When I set out to create an NPM package for SoundSwallower, I was unable to find much relevant information in the Emscripten documentation or elsewhere on the Web, so I have written this guide, which walks through the process of compiling a library to WebAssembly and packaging it as a CommonJS or ES6 module.

This is part of a series of posts. Start here to read from the beginning.

Optimizing for Size

Really, “for Size” is redundant here. It’s the Web. People are loading your page/app/whatever on mobile phones over metered connections. There is no other optimization you should reasonably care about. So, let’s see how we’re doing:

$ ls -lh jsbuild
-rw-rw-r--  1 dhd dhd  64K fév 27 12:09 kissfft.cjs.js
-rwxrwxr-x  1 dhd dhd 197K fév 27 12:09 kissfft.cjs.wasm

Not good! Well, we did configure this with CMAKE_BUILD_TYPE=Debug, and we didn’t bother adding any optimization flags at compilation or link time. When optimizing for size, however, we should not immediately switch to Release build, as the minimization that it does makes it impossible to understand what parts of the output are wasting space.

Let’s set up CMake to build everything with maximum optimization with the -Oz option, which should be passed at both compile and link time. (Note: I will not discuss -flto here, because it is only useful when dealing with the eldritch horrors of C++). While we’re at it we’ll also disable support for the longjmp function which we know our library doesn’t use:

target_compile_options(kissfft PRIVATE -Oz -sSUPPORT_LONGJMP=0 -sSTRICT=1)

**Given data**
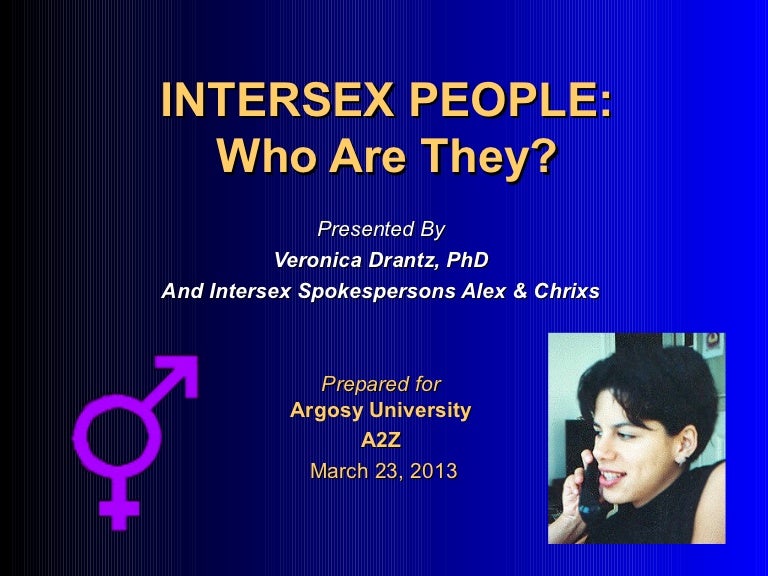 INTERSEX PEOPLE: Who Are They?

Presented By
Veronica Drantz, PhD
And Intersex Spokespersons Alex & Chrixs

Prepared for
Argosy University
A2Z
March 23, 2013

**Tasks for this exercise**
1. In the text on optimizing for size, which option is used to build everything with maximum optimization?
2. List every option passed in the target_compile_options line of the text on optimizing for size.

**Your written answers**
1. -Oz

2. -Oz, -sSUPPORT_LONGJMP=0, -sSTRICT=1